The vodka, the caviare and the Afghan Army’s military hardware are the longest-lasting signs of the nine-year Soviet presence in Kabul. There are still rumours of Soviet military officials helping Afghans run the Scud missile base, but I was unable to substantiate them. One incident, though, stood out. A group of journalists was flown in a helicopter gunship to a beautiful valley just outside Kabul, with babbling brook and mujahedin minefield, to examine a recently-captured rocket base. Travelling with the mainly Western press corps was a Soviet television crew, accompanied by a huge man who reminded me of Rambo – last seen fighting on the side of the mujahedin against the Najibullah regime in Rambo Three. Revolvers, magazines, bullet-proof armour and a sub-machine-gun festooned his body. A Swiss journalist thought that this image of an armed Soviet citizen would make a fine picture for the Neue Zürcher Zeitung, and snapped him. Rambo grabbed the film and exposed it. This bizarre incident later produced the first official Afghan Government complaint to the Soviet Embassy that anybody could remember.
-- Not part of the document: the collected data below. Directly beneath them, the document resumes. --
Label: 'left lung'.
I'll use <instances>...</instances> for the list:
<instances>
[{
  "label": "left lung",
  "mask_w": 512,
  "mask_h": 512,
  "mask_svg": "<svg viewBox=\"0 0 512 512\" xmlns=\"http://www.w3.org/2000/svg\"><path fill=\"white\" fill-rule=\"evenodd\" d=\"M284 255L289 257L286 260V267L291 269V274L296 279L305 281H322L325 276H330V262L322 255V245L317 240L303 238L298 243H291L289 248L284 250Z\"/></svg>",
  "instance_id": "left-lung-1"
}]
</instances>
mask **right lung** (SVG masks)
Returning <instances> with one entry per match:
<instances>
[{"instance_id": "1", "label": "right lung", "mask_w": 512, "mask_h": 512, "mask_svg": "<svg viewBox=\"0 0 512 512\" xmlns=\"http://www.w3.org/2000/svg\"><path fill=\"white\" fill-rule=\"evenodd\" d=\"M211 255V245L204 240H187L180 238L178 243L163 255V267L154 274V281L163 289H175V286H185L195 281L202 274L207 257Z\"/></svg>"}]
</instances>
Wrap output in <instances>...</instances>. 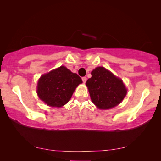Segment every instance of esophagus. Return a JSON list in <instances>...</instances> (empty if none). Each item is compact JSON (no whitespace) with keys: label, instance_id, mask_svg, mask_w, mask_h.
I'll list each match as a JSON object with an SVG mask.
<instances>
[{"label":"esophagus","instance_id":"obj_1","mask_svg":"<svg viewBox=\"0 0 161 161\" xmlns=\"http://www.w3.org/2000/svg\"><path fill=\"white\" fill-rule=\"evenodd\" d=\"M86 80H87V78H86V77H83V78H82V80H83V82L84 83L86 82Z\"/></svg>","mask_w":161,"mask_h":161}]
</instances>
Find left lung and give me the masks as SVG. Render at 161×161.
<instances>
[{"label": "left lung", "instance_id": "8db88e82", "mask_svg": "<svg viewBox=\"0 0 161 161\" xmlns=\"http://www.w3.org/2000/svg\"><path fill=\"white\" fill-rule=\"evenodd\" d=\"M92 101L100 109H109L119 104L127 94L122 80L104 67H97L86 83Z\"/></svg>", "mask_w": 161, "mask_h": 161}]
</instances>
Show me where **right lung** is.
Returning a JSON list of instances; mask_svg holds the SVG:
<instances>
[{"label":"right lung","mask_w":161,"mask_h":161,"mask_svg":"<svg viewBox=\"0 0 161 161\" xmlns=\"http://www.w3.org/2000/svg\"><path fill=\"white\" fill-rule=\"evenodd\" d=\"M82 83L76 73L64 66L41 76L37 84L39 97L52 107H61L70 100L75 88Z\"/></svg>","instance_id":"add662e5"}]
</instances>
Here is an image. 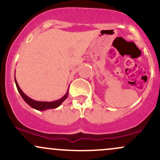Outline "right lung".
I'll use <instances>...</instances> for the list:
<instances>
[{"label":"right lung","instance_id":"obj_1","mask_svg":"<svg viewBox=\"0 0 160 160\" xmlns=\"http://www.w3.org/2000/svg\"><path fill=\"white\" fill-rule=\"evenodd\" d=\"M15 82H16V87H17L18 91L21 95V96L22 97V98L24 99L26 103L30 105L31 107L34 108V109L38 110V111H45V110L47 109H52V108H58V106L61 105V104L67 98L68 95V91L66 92V94L62 97V98H60L59 100H57V101H54V102H38V101H34L33 99L30 98L29 97H28L25 93L22 91V89H20V87L19 86V84H18L17 81L16 80V77H15Z\"/></svg>","mask_w":160,"mask_h":160}]
</instances>
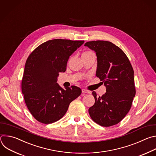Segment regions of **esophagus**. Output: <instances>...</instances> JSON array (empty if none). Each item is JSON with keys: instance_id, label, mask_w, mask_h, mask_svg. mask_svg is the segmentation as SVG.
I'll return each instance as SVG.
<instances>
[{"instance_id": "esophagus-1", "label": "esophagus", "mask_w": 156, "mask_h": 156, "mask_svg": "<svg viewBox=\"0 0 156 156\" xmlns=\"http://www.w3.org/2000/svg\"><path fill=\"white\" fill-rule=\"evenodd\" d=\"M82 93H90V91H88L87 90H85V89H82Z\"/></svg>"}]
</instances>
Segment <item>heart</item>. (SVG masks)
<instances>
[{
    "instance_id": "obj_1",
    "label": "heart",
    "mask_w": 156,
    "mask_h": 156,
    "mask_svg": "<svg viewBox=\"0 0 156 156\" xmlns=\"http://www.w3.org/2000/svg\"><path fill=\"white\" fill-rule=\"evenodd\" d=\"M91 53V52H90V51H86V52H85L83 53Z\"/></svg>"
}]
</instances>
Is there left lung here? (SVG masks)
I'll use <instances>...</instances> for the list:
<instances>
[{"label": "left lung", "instance_id": "obj_1", "mask_svg": "<svg viewBox=\"0 0 156 156\" xmlns=\"http://www.w3.org/2000/svg\"><path fill=\"white\" fill-rule=\"evenodd\" d=\"M84 45L95 51L96 76L106 88L102 97L92 92L95 102L88 109L89 114L101 126H114L127 114L135 96L133 68L126 53L111 42L90 41Z\"/></svg>", "mask_w": 156, "mask_h": 156}]
</instances>
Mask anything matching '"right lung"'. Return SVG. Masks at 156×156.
Instances as JSON below:
<instances>
[{
  "instance_id": "obj_1",
  "label": "right lung",
  "mask_w": 156,
  "mask_h": 156,
  "mask_svg": "<svg viewBox=\"0 0 156 156\" xmlns=\"http://www.w3.org/2000/svg\"><path fill=\"white\" fill-rule=\"evenodd\" d=\"M84 41L53 39L38 46L28 56L21 82L24 101L39 122L48 124L63 117L69 104L82 93L80 88H61L59 73H64L69 56Z\"/></svg>"
}]
</instances>
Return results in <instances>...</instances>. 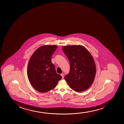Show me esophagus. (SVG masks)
<instances>
[{"label":"esophagus","mask_w":124,"mask_h":124,"mask_svg":"<svg viewBox=\"0 0 124 124\" xmlns=\"http://www.w3.org/2000/svg\"><path fill=\"white\" fill-rule=\"evenodd\" d=\"M61 75L62 76V78H64V74H61Z\"/></svg>","instance_id":"34e87169"}]
</instances>
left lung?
I'll return each mask as SVG.
<instances>
[{
    "label": "left lung",
    "instance_id": "1",
    "mask_svg": "<svg viewBox=\"0 0 124 124\" xmlns=\"http://www.w3.org/2000/svg\"><path fill=\"white\" fill-rule=\"evenodd\" d=\"M62 50L70 64V72L64 77L69 85L78 92L87 90L94 81L96 73L92 56L80 45L64 46Z\"/></svg>",
    "mask_w": 124,
    "mask_h": 124
}]
</instances>
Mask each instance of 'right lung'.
I'll return each instance as SVG.
<instances>
[{
  "label": "right lung",
  "mask_w": 124,
  "mask_h": 124,
  "mask_svg": "<svg viewBox=\"0 0 124 124\" xmlns=\"http://www.w3.org/2000/svg\"><path fill=\"white\" fill-rule=\"evenodd\" d=\"M57 47L56 46H44L36 50L29 61L27 74L33 87L37 91L45 93L57 85L61 76L56 73L51 57Z\"/></svg>",
  "instance_id": "obj_1"
}]
</instances>
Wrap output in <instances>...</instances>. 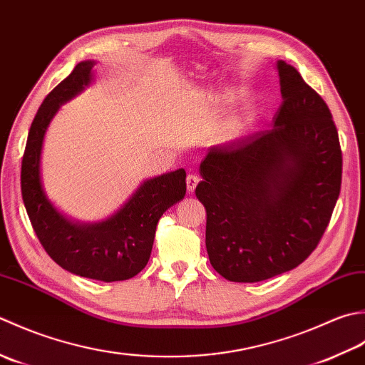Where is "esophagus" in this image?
<instances>
[{
	"instance_id": "esophagus-1",
	"label": "esophagus",
	"mask_w": 365,
	"mask_h": 365,
	"mask_svg": "<svg viewBox=\"0 0 365 365\" xmlns=\"http://www.w3.org/2000/svg\"><path fill=\"white\" fill-rule=\"evenodd\" d=\"M185 182H187V190H189V193H192L193 190H195L197 184L200 182V176L190 173V175H187V178H185Z\"/></svg>"
}]
</instances>
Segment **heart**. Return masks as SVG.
Wrapping results in <instances>:
<instances>
[{
  "label": "heart",
  "mask_w": 365,
  "mask_h": 365,
  "mask_svg": "<svg viewBox=\"0 0 365 365\" xmlns=\"http://www.w3.org/2000/svg\"><path fill=\"white\" fill-rule=\"evenodd\" d=\"M244 121H241V120H235V121H230L225 128H224V130H222V138H232V137H235V135H237V133L241 132V129H244V124H242Z\"/></svg>",
  "instance_id": "b5f03b06"
}]
</instances>
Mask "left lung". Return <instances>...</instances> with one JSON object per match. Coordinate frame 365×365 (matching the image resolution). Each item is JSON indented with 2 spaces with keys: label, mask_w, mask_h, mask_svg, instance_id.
<instances>
[{
  "label": "left lung",
  "mask_w": 365,
  "mask_h": 365,
  "mask_svg": "<svg viewBox=\"0 0 365 365\" xmlns=\"http://www.w3.org/2000/svg\"><path fill=\"white\" fill-rule=\"evenodd\" d=\"M282 103L274 128L210 148L195 195L206 207V250L230 282L294 269L317 249L341 184L332 115L315 89L277 63Z\"/></svg>",
  "instance_id": "8db88e82"
}]
</instances>
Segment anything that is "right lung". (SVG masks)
Returning a JSON list of instances; mask_svg holds the SVG:
<instances>
[{"label":"right lung","instance_id":"right-lung-1","mask_svg":"<svg viewBox=\"0 0 365 365\" xmlns=\"http://www.w3.org/2000/svg\"><path fill=\"white\" fill-rule=\"evenodd\" d=\"M91 69V61L78 63L37 110L21 159V198L37 240L63 269L103 282L128 280L150 259L162 214L184 198L185 172L180 168L148 180L120 211L101 224H72L51 206L39 172L43 135L59 106L89 83Z\"/></svg>","mask_w":365,"mask_h":365}]
</instances>
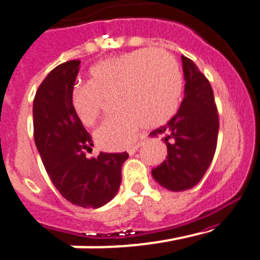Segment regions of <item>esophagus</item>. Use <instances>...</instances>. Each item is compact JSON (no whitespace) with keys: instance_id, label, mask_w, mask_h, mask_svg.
I'll return each mask as SVG.
<instances>
[{"instance_id":"esophagus-1","label":"esophagus","mask_w":260,"mask_h":260,"mask_svg":"<svg viewBox=\"0 0 260 260\" xmlns=\"http://www.w3.org/2000/svg\"><path fill=\"white\" fill-rule=\"evenodd\" d=\"M142 145H144V142H140V144H137V145H135V146L129 147V149L127 150V151H128V154H129V155H133V154H135L136 151H137V150H138V147H140V146H142Z\"/></svg>"}]
</instances>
An even more bizarre incident however, followed. A triumphant Afghan soldier suddenly appeared showing off an unusual trophy. At first sight, it looked like a mud-splattered fur wrap. On closer examination it turned out to be the top half of a human head. A dushman, he said, a mujahed. An English-speaking officer scuttled over: ‘Let me explain ... The mujahedin were fighting and the loser’s head was cut off. The winner took his body home as a prize.’ Our Foreign Ministry spokesman looked jumpy. ‘When an Afghan dies in fighting,’ he elaborated, ‘it is an Afghan tradition to carry his body away to bury. His name was Muhammad al-Ghazia. Look, it is written on his cap.’

Kabul feels claustrophobic, both because of the proximity of the snow-capped mountains and because you can only leave the city by air. It’s also subdued. A ten o’clock curfew curtails all night-time entertainment, and the place feels dead after dusk. It is still very much a city at war, but also a city used to war. The desire for peace is universal, and even among ruling circles there is a desire to compromise in the hope of a return to the days when Jalalabad was a holiday resort, not a battlefield. The regime is desperate for international support, and its nervousness about what foreign visitors might say can be extreme. On my final morning I had a quarrel with the telephone operator at the hotel, who had decided to double my phone bill. After a long harangue about how poor he was, I split the difference and gave him fifty dollars. I was then ushered into a taxi by my minder and made for the Airport. I checked in, went through customs and sat waiting for my flight. Fifteen minutes before the plane was supposed to leave the head of airport security came up to me. ‘Mr Miller – BBC? ... The Minister of Finance wishes to speak to you.’ Prison seemed to beckon. We went to the security chief’s office, phoned the Ministry, only to be told that the minister was on his way out to the Airport. Ten minutes later he appeared: ‘Mr Miller, I wish to apologise for the mix-up over the telephone bill. Please come again. It was accidental. Do not think ill of our country.’